* **Action item**
From the entries below, determine the number of lines that contain "name". Give that number by itself.

Dataset entries
——————
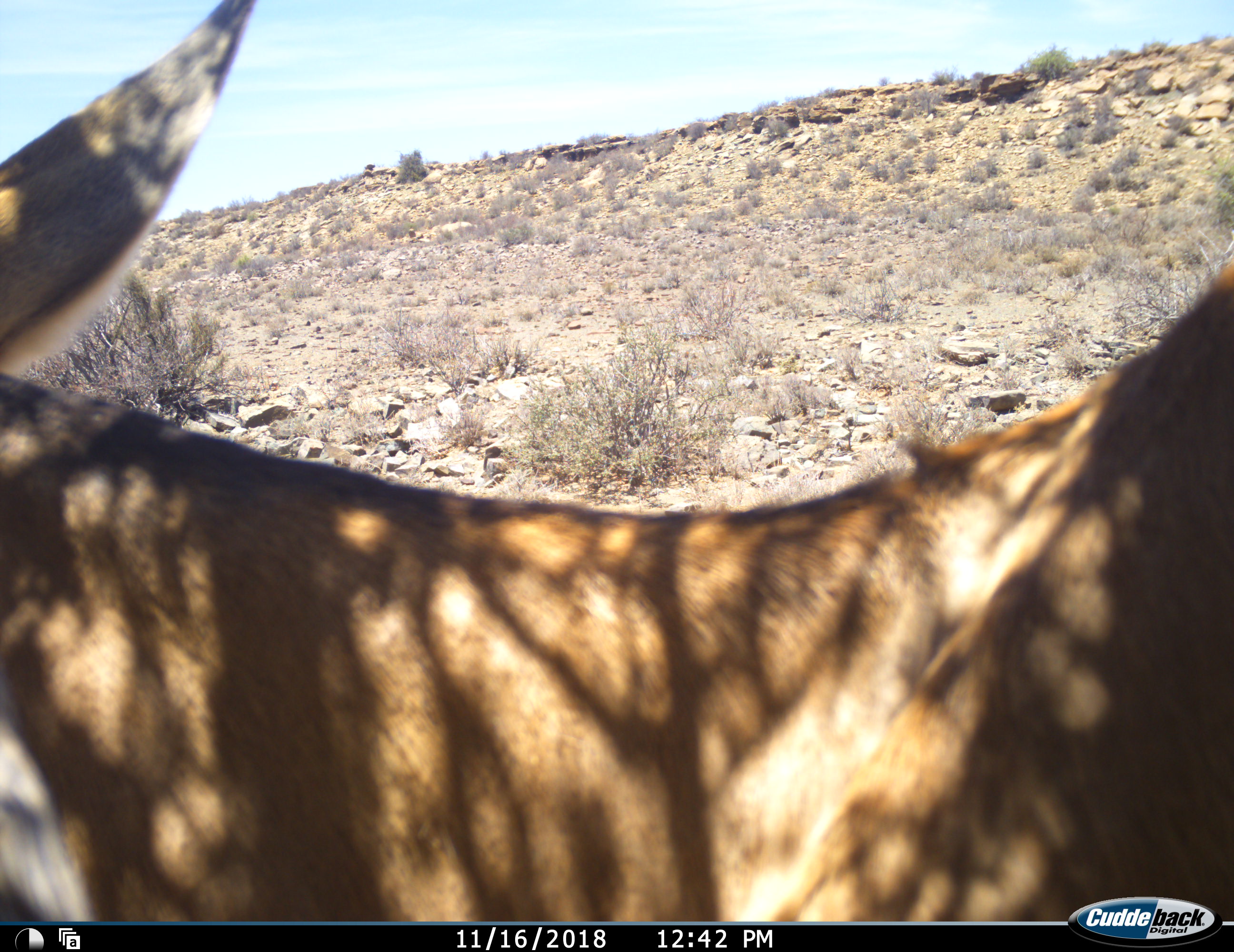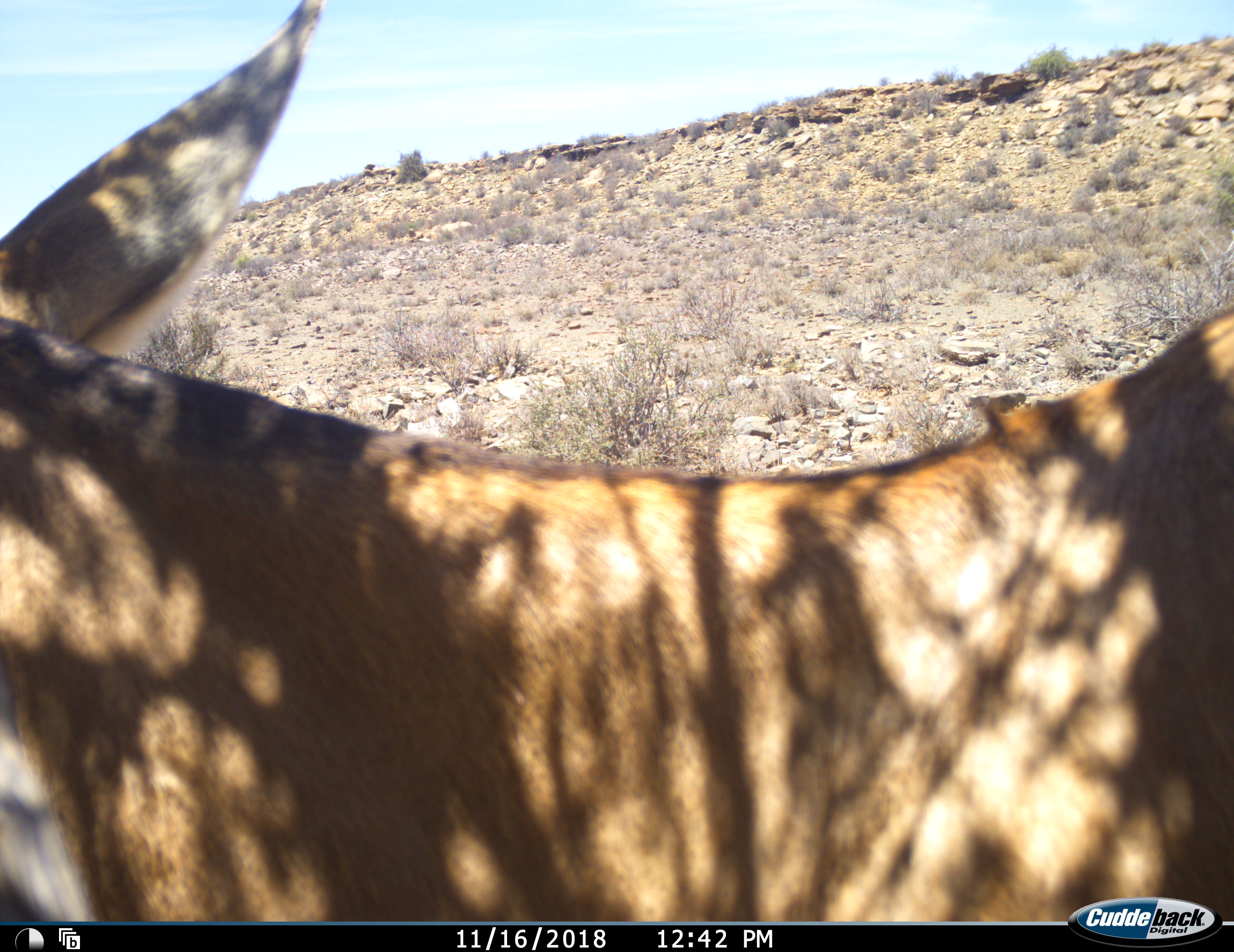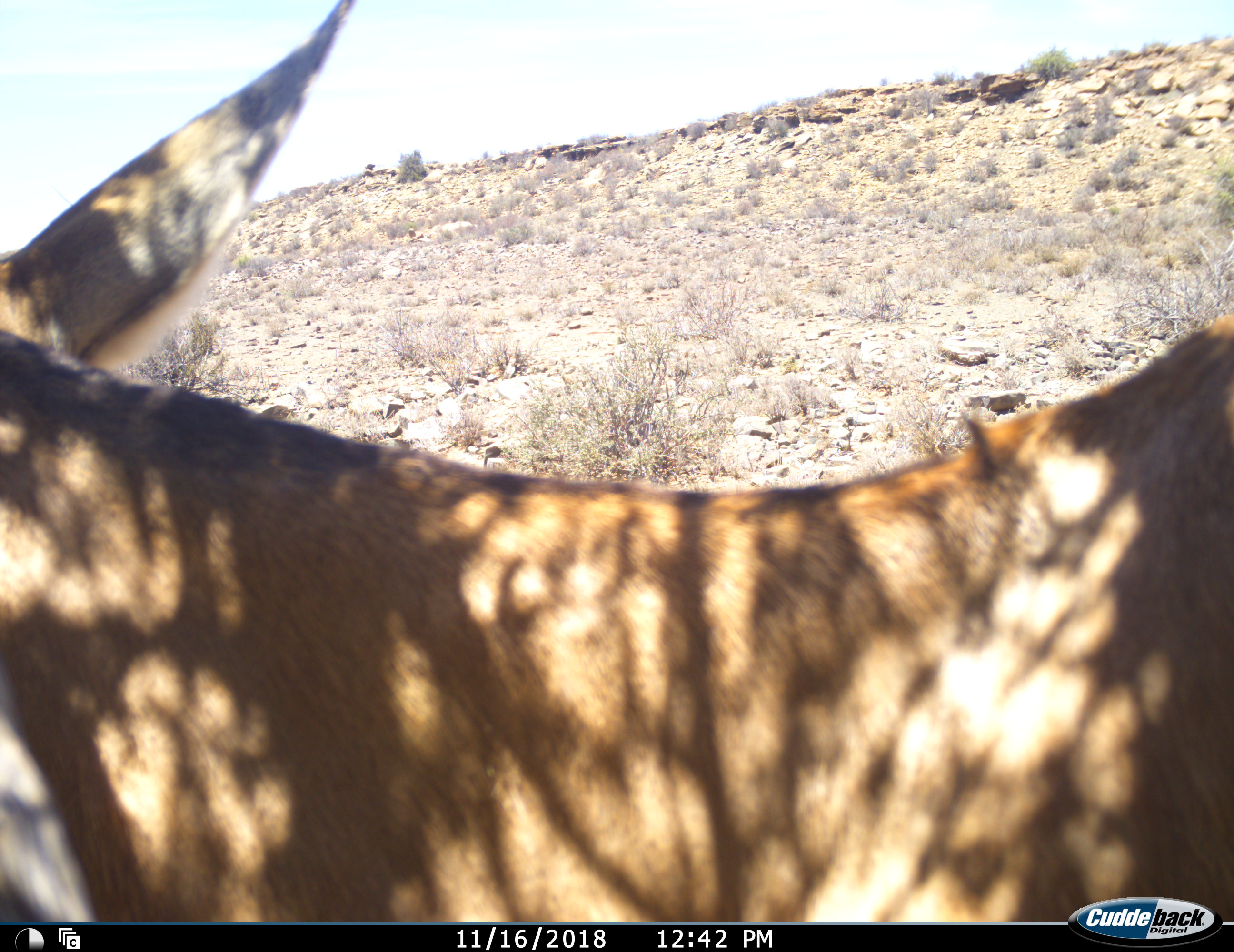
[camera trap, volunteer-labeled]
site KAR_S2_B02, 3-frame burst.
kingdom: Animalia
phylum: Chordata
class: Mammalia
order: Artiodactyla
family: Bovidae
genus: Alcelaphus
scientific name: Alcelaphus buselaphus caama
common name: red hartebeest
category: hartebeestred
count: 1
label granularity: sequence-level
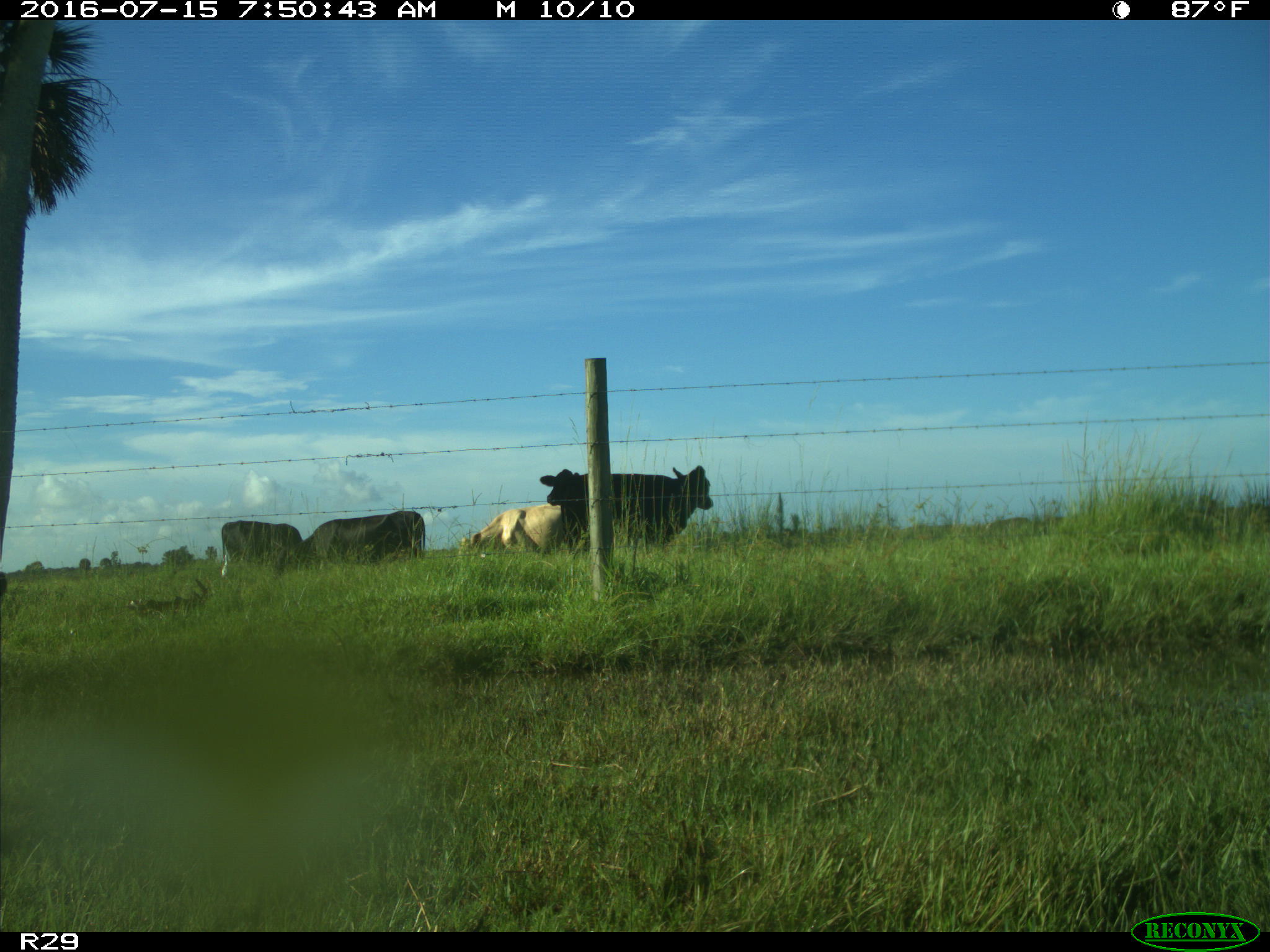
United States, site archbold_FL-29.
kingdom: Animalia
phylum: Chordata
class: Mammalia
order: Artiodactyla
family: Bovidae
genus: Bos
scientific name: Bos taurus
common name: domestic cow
——————
* **Answer area**
4